Um dos requisitos para fazer a cirurgia (que ainda é considerada experimental) é um laudo com o diagnóstico de transtorno de gênero. Isso, na opinião de Márcia, já constitui um desrespeito e uma violência contra a pessoa, que tem que ser considerada doente para receber o atendimento. "O que há, na realidade, é uma ampla variedade de possibilidades na relação entre sexo, gênero e desejo. É preciso que a abordagem seja singular, voltada para as particularidades de cada indivíduo. Nosso horizonte é a auto-determinação de gênero, mas isso ainda não é o que acontece", afirmou.

O debate sobre as identidades de gênero e possibilidades de sexualidade foi animado. Houve um consenso geral de que práticas como a pedofilia devem ser condenadas e é preciso que a posição do CRP seja bem clara nesse sentido. Uma das falas ressaltou que o princípio do consentimento (e da capacidade de dar esse consentimento) já seria um bom viés para resolver essa questão.
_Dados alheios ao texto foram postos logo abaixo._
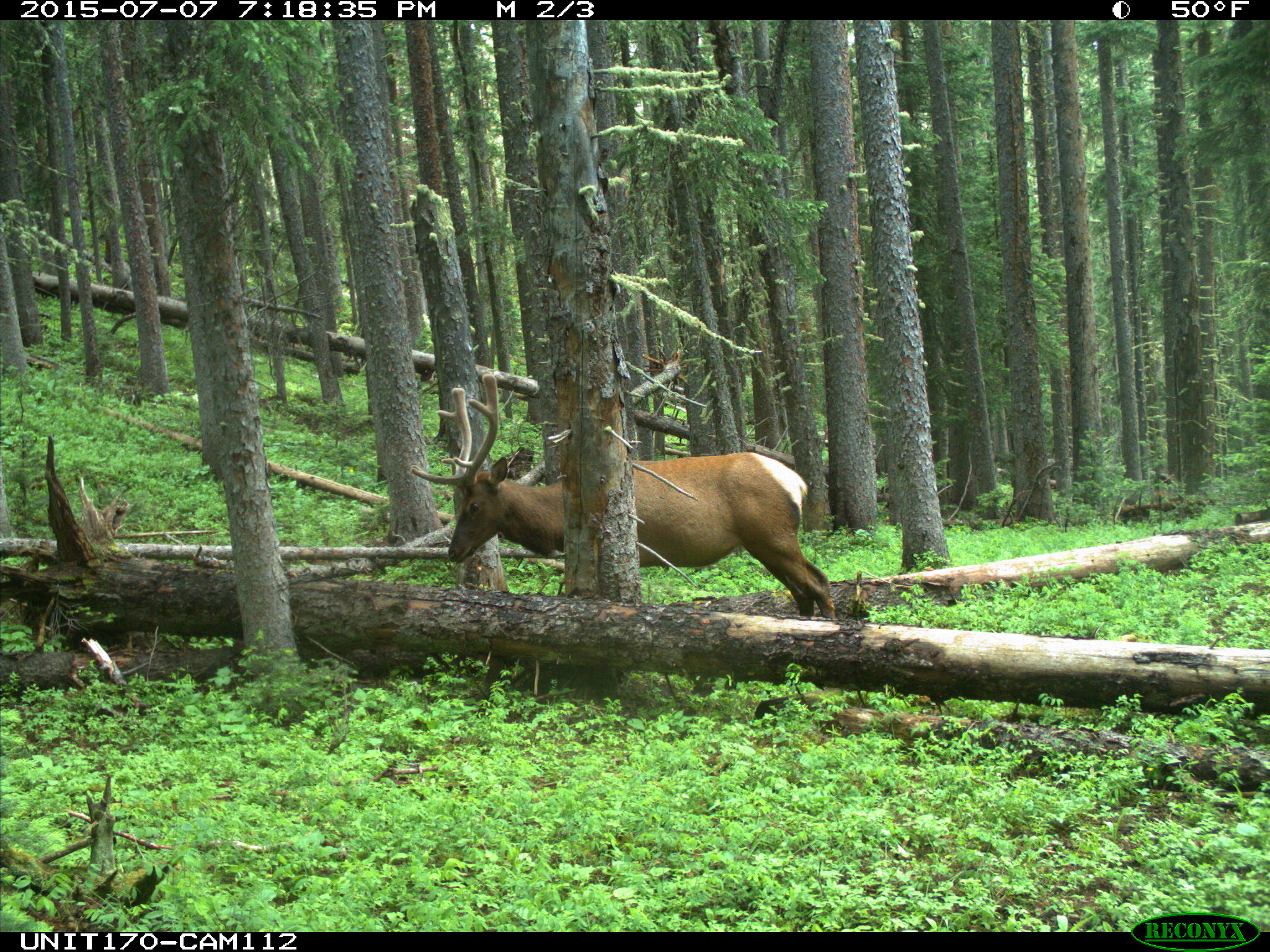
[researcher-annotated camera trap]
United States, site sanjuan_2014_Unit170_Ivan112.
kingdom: Animalia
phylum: Chordata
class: Mammalia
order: Artiodactyla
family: Cervidae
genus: Cervus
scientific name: Cervus elaphus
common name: red deer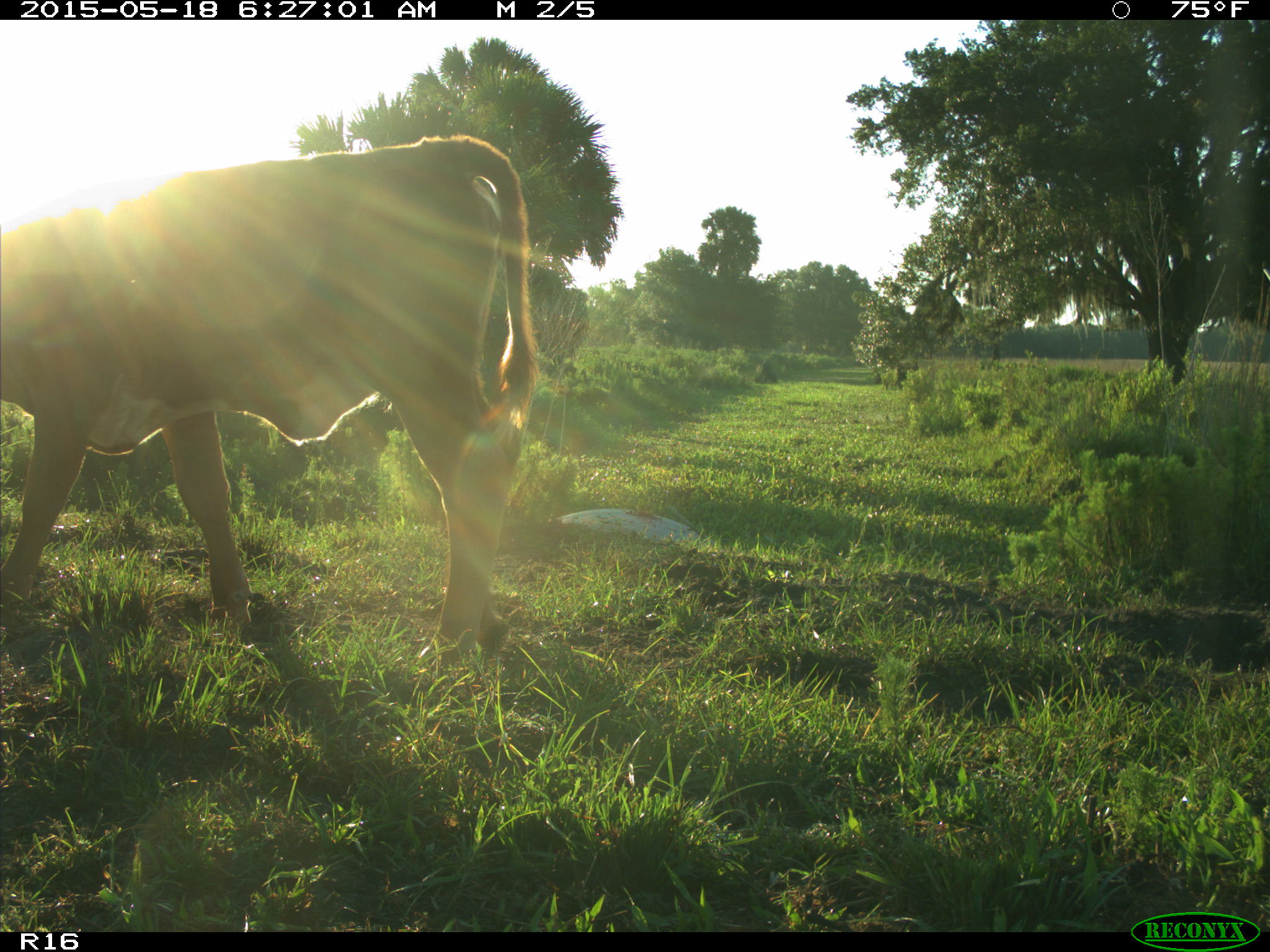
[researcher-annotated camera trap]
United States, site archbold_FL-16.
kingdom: Animalia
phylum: Chordata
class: Mammalia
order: Artiodactyla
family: Bovidae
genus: Bos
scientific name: Bos taurus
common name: domestic cow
Na roda de conversa sobre religiosidade, o professor Acyr Maia, da UNIABEU, alertou para os perigos da mistura que se faz entre a ciência e a religião no senso comum. "Quando vi um livro chamado 'Jesus, o maior psicólogo que já existiu', tomei um susto", disse. Para ele é preciso pensar claramente o que se entende por espiritualidade, religião e religiosidade. "Manifestar uma coisa não implica participar da outra". Também criticou algumas igrejas que se dizem "inclusivas", mas que só incluem pessoas LGBT que se adéquam ao modelo heteronormativo da união estável. "Mas, ainda mais complicado é o que acontece com as não-inclusivas, que trabalham com o conceito de 'evangelização transformadora', quase um processo de pretensa 'cura' da diversidade", completou.
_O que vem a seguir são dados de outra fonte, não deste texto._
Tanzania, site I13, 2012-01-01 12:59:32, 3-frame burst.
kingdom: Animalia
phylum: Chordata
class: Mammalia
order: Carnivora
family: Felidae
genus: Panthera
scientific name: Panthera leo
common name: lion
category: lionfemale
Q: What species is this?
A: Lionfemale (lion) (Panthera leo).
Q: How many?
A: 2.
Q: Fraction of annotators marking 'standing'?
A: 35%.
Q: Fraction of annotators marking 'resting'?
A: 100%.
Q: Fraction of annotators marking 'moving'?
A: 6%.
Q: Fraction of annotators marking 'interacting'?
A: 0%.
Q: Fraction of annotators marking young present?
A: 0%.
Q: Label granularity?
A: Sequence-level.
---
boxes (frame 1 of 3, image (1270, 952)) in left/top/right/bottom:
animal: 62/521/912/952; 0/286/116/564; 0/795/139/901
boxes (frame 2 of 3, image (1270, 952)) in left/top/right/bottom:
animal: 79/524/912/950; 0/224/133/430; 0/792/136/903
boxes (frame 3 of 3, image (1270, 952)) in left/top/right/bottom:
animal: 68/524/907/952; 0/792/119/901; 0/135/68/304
O professor Luis Felipe Nascimento falou da pesquisa realizada por sua equipe na UFPE, sobre como as religiões lidam com a epidemia de Aids e, por extensão, com a diversidade sexual. "O discurso católico, por exemplo, vem travestido de modernidade, mas se fundamenta nos textos do apóstolo Paulo, para quem a 'carne' é a maior antagonista do crescimento espiritual. É um discurso que valoriza o sexo reprodutivo, com o mínimo de prazer possível. Às vezes, até usam trechos da Psicanálise para falar de desejo", afirmou, lembrando que os textos bíblicos se baseiam na separação entre os sexos e na ideia de que "nascemos masculinos e femininos e isso seria imutável. Sabemos que não é assim que funciona, mas é como eles veem o assunto".
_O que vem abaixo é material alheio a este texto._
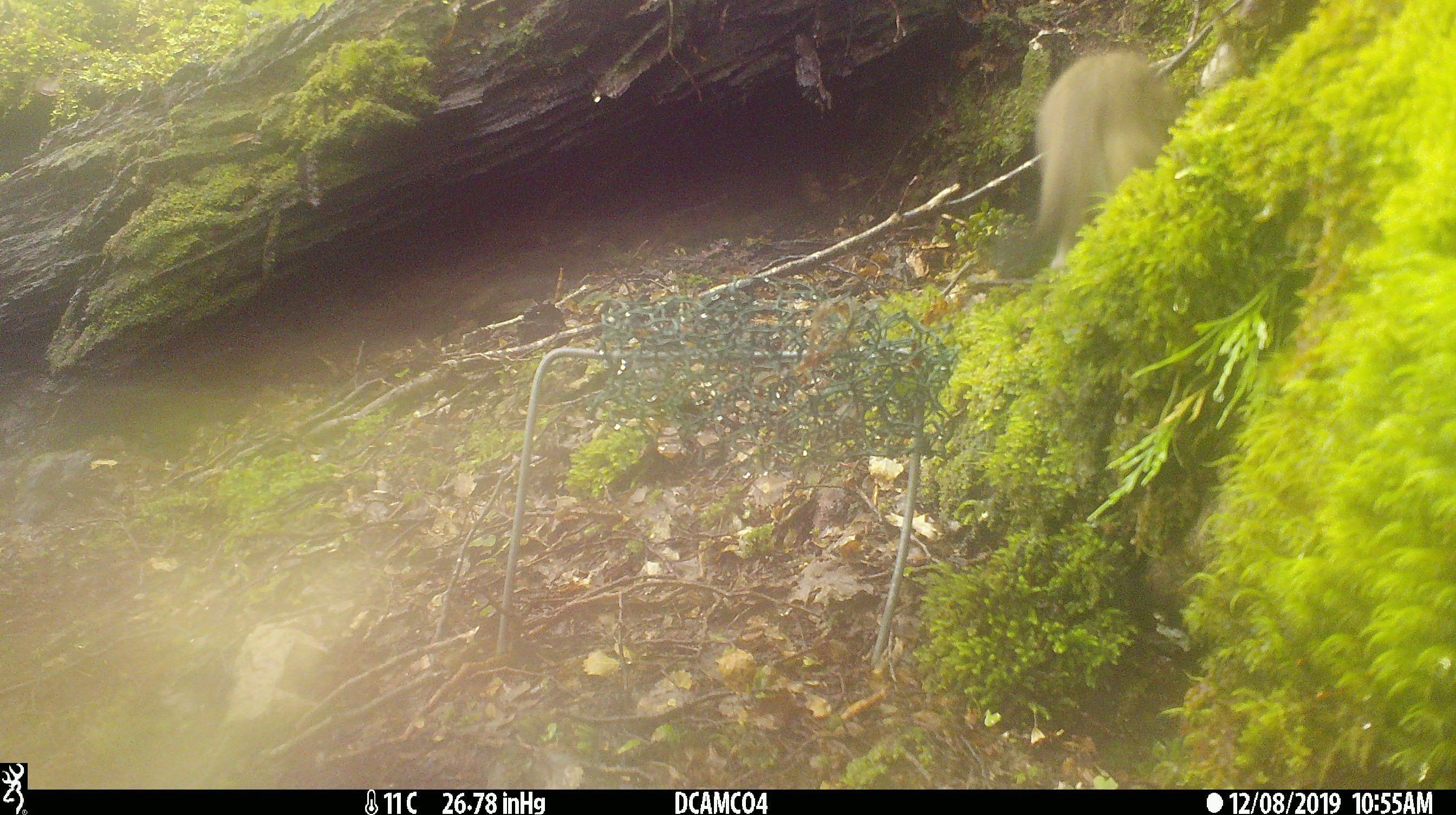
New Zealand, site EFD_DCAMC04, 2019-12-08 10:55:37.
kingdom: Animalia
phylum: Chordata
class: Mammalia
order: Carnivora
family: Mustelidae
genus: Mustela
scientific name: Mustela erminea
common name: stoat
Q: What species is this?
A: Stoat (Mustela erminea).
Inevitavelmente, foi citado o nome de Rosângela Justino, psicóloga que está para ser julgada pelo CFP por oferecer uma "cura" para a homossexualidade. Vários comentários foram feitos, tanto a favor da cassação do seu registro profissional, quanto sobre o perigo das movimentações políticas em favor da desregulamentação de práticas terapêuticas - o que poderia permitir que ela continuasse a oferecer uma "cura" sob o viés religioso. O grande problema, segundo um consenso geral, é a associação direta que alguns profissionais fazem entre a Psicologia e as suas convicções religiosas pessoais, além da tentativa constante de manter a tese de que a homossexualidade seria um "comportamento adquirido" e poderia, por isso, ser "revertida".

Gran Finale

Na mesa de encerramento, foram apresentados relatos sobre as ações recentes dos Conselhos de Psicologia na questão LGBT. O Grupo de Trabalho "Psicologia e Diversidade Sexual", criado em 2008, termina suas atividades neste ano, com a proposta de uma Comissão Regional específica para as questões de gênero e sexualidade. Segundo Pedro Paulo, o GT teve um ano muito agitado. "Com um mês de existência, fizemos nosso primeiro encontro nacional. Precisávamos saber o que os outros CRPs estavam fazendo, o que já tinham produzido".

O GT também fez oficinas, conseguiu do Conselho Federal a criação de um Grupo de Trabalho Nacional sobre o assunto, participou de eventos de outras instituições (inclusive da Conferência Estadual LGBT) e de várias Paradas. "Eu fiz um discurso no primeiro carro da Parada do Rio. Foi a primeira vez que me dirigia a um milhão de pessoas. Devo ter gaguejado e me repetido demais. Fizeram um vídeo, mas eu nem vi até hoje", confessou, causando risadas na plateia.

Por fim, ele lembrou que, por intermédio do GT, o CRP-RJ tinha assento na Comissão Estadual de Direitos LGBT do Rio de Janeiro. "É uma honra, estamos muito felizes. Agora, pretendemos intensificar nossas atividades ainda mais", comentou.